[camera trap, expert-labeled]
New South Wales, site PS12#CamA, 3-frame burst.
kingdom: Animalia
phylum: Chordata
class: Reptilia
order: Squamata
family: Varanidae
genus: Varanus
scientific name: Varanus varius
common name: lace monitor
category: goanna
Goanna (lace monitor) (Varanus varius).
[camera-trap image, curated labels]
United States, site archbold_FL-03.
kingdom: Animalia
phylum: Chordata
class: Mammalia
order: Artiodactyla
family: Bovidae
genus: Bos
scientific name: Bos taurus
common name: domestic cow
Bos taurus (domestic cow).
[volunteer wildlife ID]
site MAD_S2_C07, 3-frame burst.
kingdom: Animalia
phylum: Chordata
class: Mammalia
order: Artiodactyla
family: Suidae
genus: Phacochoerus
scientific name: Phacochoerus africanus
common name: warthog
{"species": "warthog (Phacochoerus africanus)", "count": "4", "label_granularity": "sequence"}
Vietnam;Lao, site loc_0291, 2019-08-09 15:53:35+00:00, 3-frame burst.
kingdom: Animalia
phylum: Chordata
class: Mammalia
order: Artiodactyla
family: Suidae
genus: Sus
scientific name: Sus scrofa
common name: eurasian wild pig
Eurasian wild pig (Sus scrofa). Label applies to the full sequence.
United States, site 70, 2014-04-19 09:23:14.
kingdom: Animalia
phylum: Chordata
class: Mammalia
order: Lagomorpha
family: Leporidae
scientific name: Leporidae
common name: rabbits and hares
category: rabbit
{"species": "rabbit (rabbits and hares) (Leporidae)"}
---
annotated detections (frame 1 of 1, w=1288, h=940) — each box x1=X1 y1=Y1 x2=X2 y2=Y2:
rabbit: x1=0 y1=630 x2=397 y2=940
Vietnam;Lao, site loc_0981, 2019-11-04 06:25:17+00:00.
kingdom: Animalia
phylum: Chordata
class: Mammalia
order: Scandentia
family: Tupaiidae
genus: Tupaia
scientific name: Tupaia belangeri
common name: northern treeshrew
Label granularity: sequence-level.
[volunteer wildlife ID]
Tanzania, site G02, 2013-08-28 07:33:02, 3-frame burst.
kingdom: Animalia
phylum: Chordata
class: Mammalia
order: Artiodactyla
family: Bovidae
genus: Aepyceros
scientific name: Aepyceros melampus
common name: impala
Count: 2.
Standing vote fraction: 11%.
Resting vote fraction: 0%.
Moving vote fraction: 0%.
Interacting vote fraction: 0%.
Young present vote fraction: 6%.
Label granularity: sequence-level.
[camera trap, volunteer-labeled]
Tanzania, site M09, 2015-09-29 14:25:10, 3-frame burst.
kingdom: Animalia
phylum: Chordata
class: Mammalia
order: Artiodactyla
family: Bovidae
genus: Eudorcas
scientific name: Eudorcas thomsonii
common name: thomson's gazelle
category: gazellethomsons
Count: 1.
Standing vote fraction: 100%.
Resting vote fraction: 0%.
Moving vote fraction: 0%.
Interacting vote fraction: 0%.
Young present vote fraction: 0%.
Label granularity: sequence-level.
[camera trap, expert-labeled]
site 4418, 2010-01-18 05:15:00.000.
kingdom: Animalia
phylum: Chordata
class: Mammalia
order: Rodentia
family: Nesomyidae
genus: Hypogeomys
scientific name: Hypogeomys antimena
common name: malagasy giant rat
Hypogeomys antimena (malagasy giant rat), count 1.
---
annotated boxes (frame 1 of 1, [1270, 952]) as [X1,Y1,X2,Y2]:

*-*-*

WHAT TO DO: The entries above must be retyped exactly, down to the last character.

ANSWER TO THE PROBLEM:
[camera trap, expert-labeled]
New South Wales, site PS12#CamA, 3-frame burst.
kingdom: Animalia
phylum: Chordata
class: Reptilia
order: Squamata
family: Varanidae
genus: Varanus
scientific name: Varanus varius
common name: lace monitor
category: goanna
Goanna (lace monitor) (Varanus varius).
[camera-trap image, curated labels]
United States, site archbold_FL-03.
kingdom: Animalia
phylum: Chordata
class: Mammalia
order: Artiodactyla
family: Bovidae
genus: Bos
scientific name: Bos taurus
common name: domestic cow
Bos taurus (domestic cow).
[volunteer wildlife ID]
site MAD_S2_C07, 3-frame burst.
kingdom: Animalia
phylum: Chordata
class: Mammalia
order: Artiodactyla
family: Suidae
genus: Phacochoerus
scientific name: Phacochoerus africanus
common name: warthog
{"species": "warthog (Phacochoerus africanus)", "count": "4", "label_granularity": "sequence"}
Vietnam;Lao, site loc_0291, 2019-08-09 15:53:35+00:00, 3-frame burst.
kingdom: Animalia
phylum: Chordata
class: Mammalia
order: Artiodactyla
family: Suidae
genus: Sus
scientific name: Sus scrofa
common name: eurasian wild pig
Eurasian wild pig (Sus scrofa). Label applies to the full sequence.
United States, site 70, 2014-04-19 09:23:14.
kingdom: Animalia
phylum: Chordata
class: Mammalia
order: Lagomorpha
family: Leporidae
scientific name: Leporidae
common name: rabbits and hares
category: rabbit
{"species": "rabbit (rabbits and hares) (Leporidae)"}
---
annotated detections (frame 1 of 1, w=1288, h=940) — each box x1=X1 y1=Y1 x2=X2 y2=Y2:
rabbit: x1=0 y1=630 x2=397 y2=940
Vietnam;Lao, site loc_0981, 2019-11-04 06:25:17+00:00.
kingdom: Animalia
phylum: Chordata
class: Mammalia
order: Scandentia
family: Tupaiidae
genus: Tupaia
scientific name: Tupaia belangeri
common name: northern treeshrew
Label granularity: sequence-level.
[volunteer wildlife ID]
Tanzania, site G02, 2013-08-28 07:33:02, 3-frame burst.
kingdom: Animalia
phylum: Chordata
class: Mammalia
order: Artiodactyla
family: Bovidae
genus: Aepyceros
scientific name: Aepyceros melampus
common name: impala
Count: 2.
Standing vote fraction: 11%.
Resting vote fraction: 0%.
Moving vote fraction: 0%.
Interacting vote fraction: 0%.
Young present vote fraction: 6%.
Label granularity: sequence-level.
[camera trap, volunteer-labeled]
Tanzania, site M09, 2015-09-29 14:25:10, 3-frame burst.
kingdom: Animalia
phylum: Chordata
class: Mammalia
order: Artiodactyla
family: Bovidae
genus: Eudorcas
scientific name: Eudorcas thomsonii
common name: thomson's gazelle
category: gazellethomsons
Count: 1.
Standing vote fraction: 100%.
Resting vote fraction: 0%.
Moving vote fraction: 0%.
Interacting vote fraction: 0%.
Young present vote fraction: 0%.
Label granularity: sequence-level.
[camera trap, expert-labeled]
site 4418, 2010-01-18 05:15:00.000.
kingdom: Animalia
phylum: Chordata
class: Mammalia
order: Rodentia
family: Nesomyidae
genus: Hypogeomys
scientific name: Hypogeomys antimena
common name: malagasy giant rat
Hypogeomys antimena (malagasy giant rat), count 1.
---
annotated boxes (frame 1 of 1, [1270, 952]) as [X1,Y1,X2,Y2]:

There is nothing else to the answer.